What needs to be done —
All of the records should come back exactly as written.

Input records —
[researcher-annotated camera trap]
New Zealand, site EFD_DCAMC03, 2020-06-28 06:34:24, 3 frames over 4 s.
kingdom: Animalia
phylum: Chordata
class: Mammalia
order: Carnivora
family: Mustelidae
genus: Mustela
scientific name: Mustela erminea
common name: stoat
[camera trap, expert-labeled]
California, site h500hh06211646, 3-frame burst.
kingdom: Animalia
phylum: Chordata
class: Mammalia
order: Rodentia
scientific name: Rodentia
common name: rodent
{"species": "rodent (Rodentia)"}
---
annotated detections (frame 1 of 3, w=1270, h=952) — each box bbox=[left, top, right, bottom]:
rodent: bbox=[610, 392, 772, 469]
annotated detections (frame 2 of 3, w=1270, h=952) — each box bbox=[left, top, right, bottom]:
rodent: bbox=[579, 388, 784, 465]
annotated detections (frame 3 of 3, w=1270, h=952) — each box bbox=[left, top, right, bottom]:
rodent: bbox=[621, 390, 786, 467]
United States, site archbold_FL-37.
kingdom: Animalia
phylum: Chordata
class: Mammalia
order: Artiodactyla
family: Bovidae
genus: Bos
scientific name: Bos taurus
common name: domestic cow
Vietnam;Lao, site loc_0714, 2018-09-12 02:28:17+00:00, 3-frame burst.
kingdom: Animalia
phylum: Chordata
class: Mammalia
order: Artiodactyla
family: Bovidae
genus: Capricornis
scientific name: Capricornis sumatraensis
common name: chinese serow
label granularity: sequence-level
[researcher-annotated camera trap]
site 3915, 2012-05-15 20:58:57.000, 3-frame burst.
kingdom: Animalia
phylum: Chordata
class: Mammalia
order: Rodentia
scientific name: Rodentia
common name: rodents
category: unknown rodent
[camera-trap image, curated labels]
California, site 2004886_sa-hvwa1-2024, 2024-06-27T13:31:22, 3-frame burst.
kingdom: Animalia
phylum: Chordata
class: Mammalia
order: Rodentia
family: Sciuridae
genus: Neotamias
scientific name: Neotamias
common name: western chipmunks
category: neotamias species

Answer —
[researcher-annotated camera trap]
New Zealand, site EFD_DCAMC03, 2020-06-28 06:34:24, 3 frames over 4 s.
kingdom: Animalia
phylum: Chordata
class: Mammalia
order: Carnivora
family: Mustelidae
genus: Mustela
scientific name: Mustela erminea
common name: stoat
[camera trap, expert-labeled]
California, site h500hh06211646, 3-frame burst.
kingdom: Animalia
phylum: Chordata
class: Mammalia
order: Rodentia
scientific name: Rodentia
common name: rodent
{"species": "rodent (Rodentia)"}
---
annotated detections (frame 1 of 3, w=1270, h=952) — each box bbox=[left, top, right, bottom]:
rodent: bbox=[610, 392, 772, 469]
annotated detections (frame 2 of 3, w=1270, h=952) — each box bbox=[left, top, right, bottom]:
rodent: bbox=[579, 388, 784, 465]
annotated detections (frame 3 of 3, w=1270, h=952) — each box bbox=[left, top, right, bottom]:
rodent: bbox=[621, 390, 786, 467]
United States, site archbold_FL-37.
kingdom: Animalia
phylum: Chordata
class: Mammalia
order: Artiodactyla
family: Bovidae
genus: Bos
scientific name: Bos taurus
common name: domestic cow
Vietnam;Lao, site loc_0714, 2018-09-12 02:28:17+00:00, 3-frame burst.
kingdom: Animalia
phylum: Chordata
class: Mammalia
order: Artiodactyla
family: Bovidae
genus: Capricornis
scientific name: Capricornis sumatraensis
common name: chinese serow
label granularity: sequence-level
[researcher-annotated camera trap]
site 3915, 2012-05-15 20:58:57.000, 3-frame burst.
kingdom: Animalia
phylum: Chordata
class: Mammalia
order: Rodentia
scientific name: Rodentia
common name: rodents
category: unknown rodent
[camera-trap image, curated labels]
California, site 2004886_sa-hvwa1-2024, 2024-06-27T13:31:22, 3-frame burst.
kingdom: Animalia
phylum: Chordata
class: Mammalia
order: Rodentia
family: Sciuridae
genus: Neotamias
scientific name: Neotamias
common name: western chipmunks
category: neotamias species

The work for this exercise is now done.